→ **Task requirements**
The pictures do not belong in the copy. Restate all of the records word for word.

◇ ◇ ◇ ◇ ◇ ◇ ◇

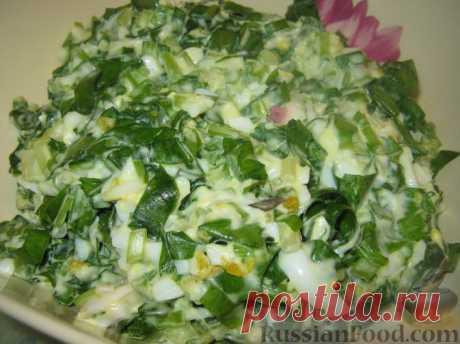 Черемша - суперполезная весенняя зелень! Только лучшие рецепты!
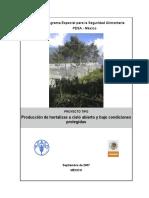 PESA_Hortalizas FAO 2007
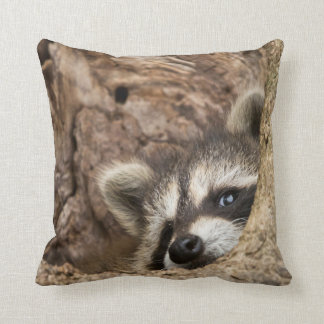 USA, Minnesota, Sandstone, Minnesota Wildlife 3 Cushion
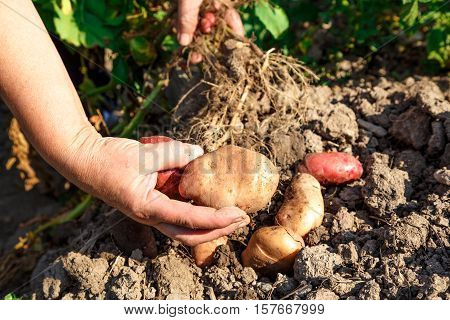 Young Potato In Soil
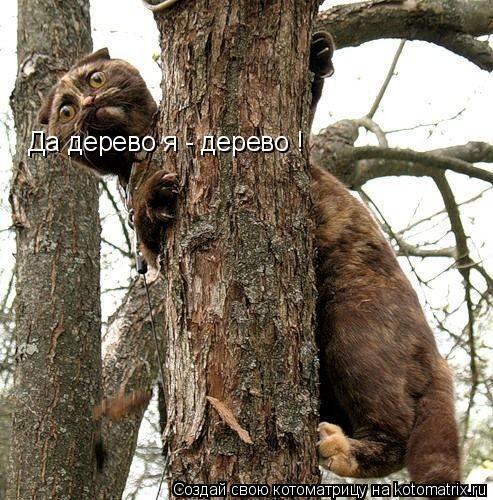 Котоматрица: Да дерево я - дерево !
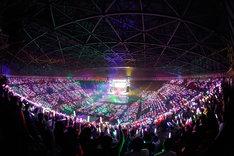 乃木坂46「Merry X'mas Show 2014」の様子。
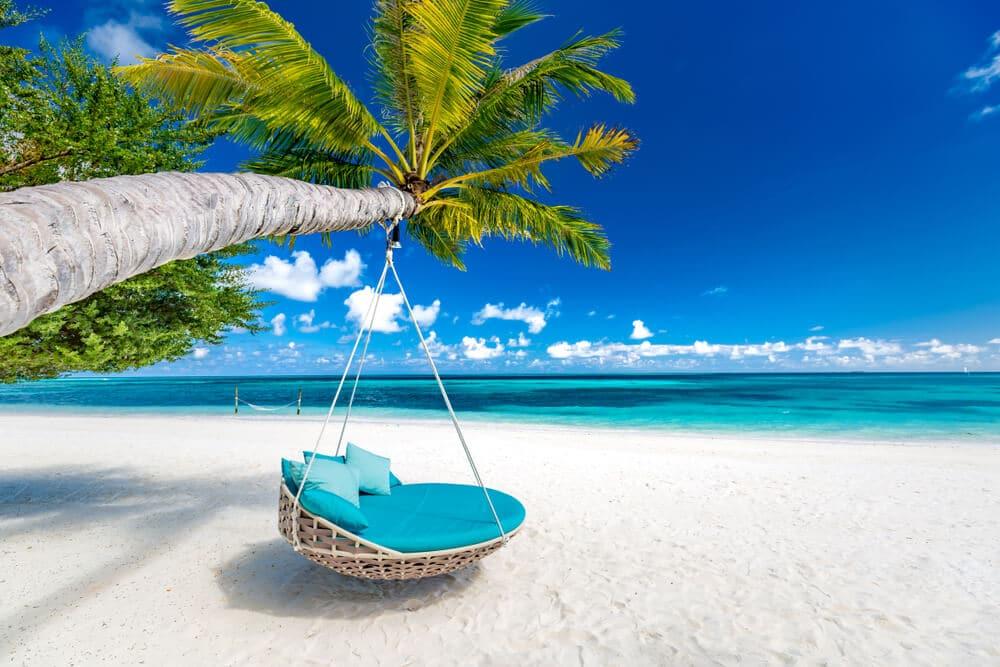 cadeira de baloiço pendurada numa palmeira nas maldivas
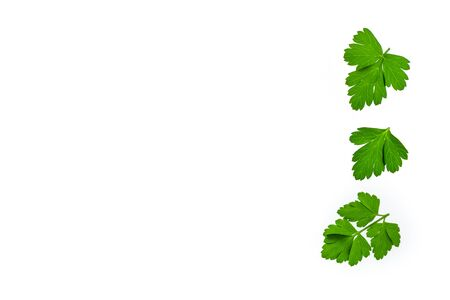 chopped fresh parsley leaves on white background with copy space on left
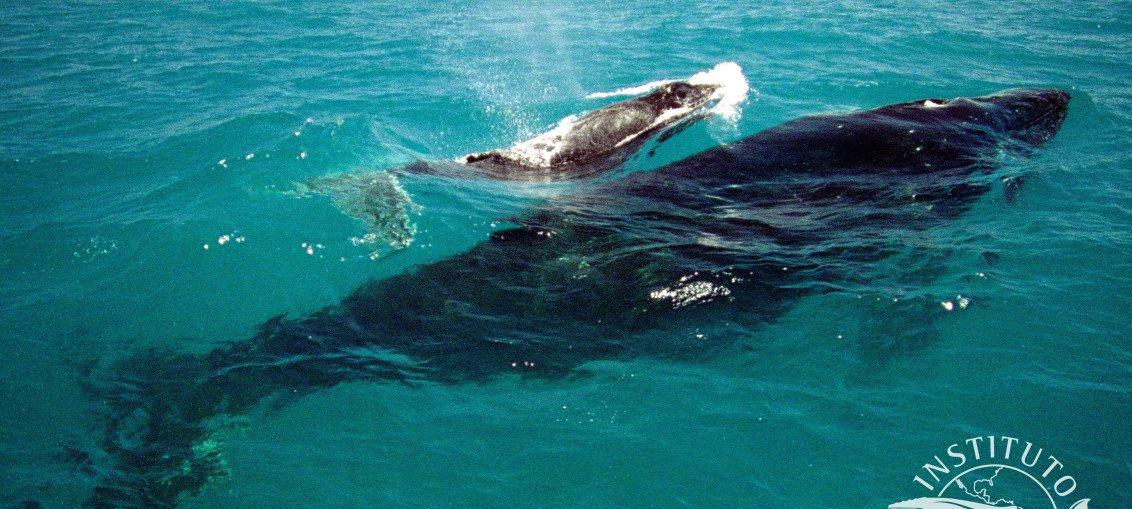 Observação de Baleias, Praia do Forte - Bahia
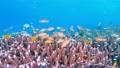 セブ・バリカサグの水中景観 21432112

◇ ◇ ◇ ◇ ◇ ◇ ◇

→ **Exercise response**
 Черемша - суперполезная весенняя зелень! Только лучшие рецепты!
 PESA_Hortalizas FAO 2007
 USA, Minnesota, Sandstone, Minnesota Wildlife 3 Cushion
 Young Potato In Soil
 Котоматрица: Да дерево я - дерево !
 乃木坂46「Merry X'mas Show 2014」の様子。
 cadeira de baloiço pendurada numa palmeira nas maldivas
 chopped fresh parsley leaves on white background with copy space on left
 Observação de Baleias, Praia do Forte - Bahia
 セブ・バリカサグの水中景観 21432112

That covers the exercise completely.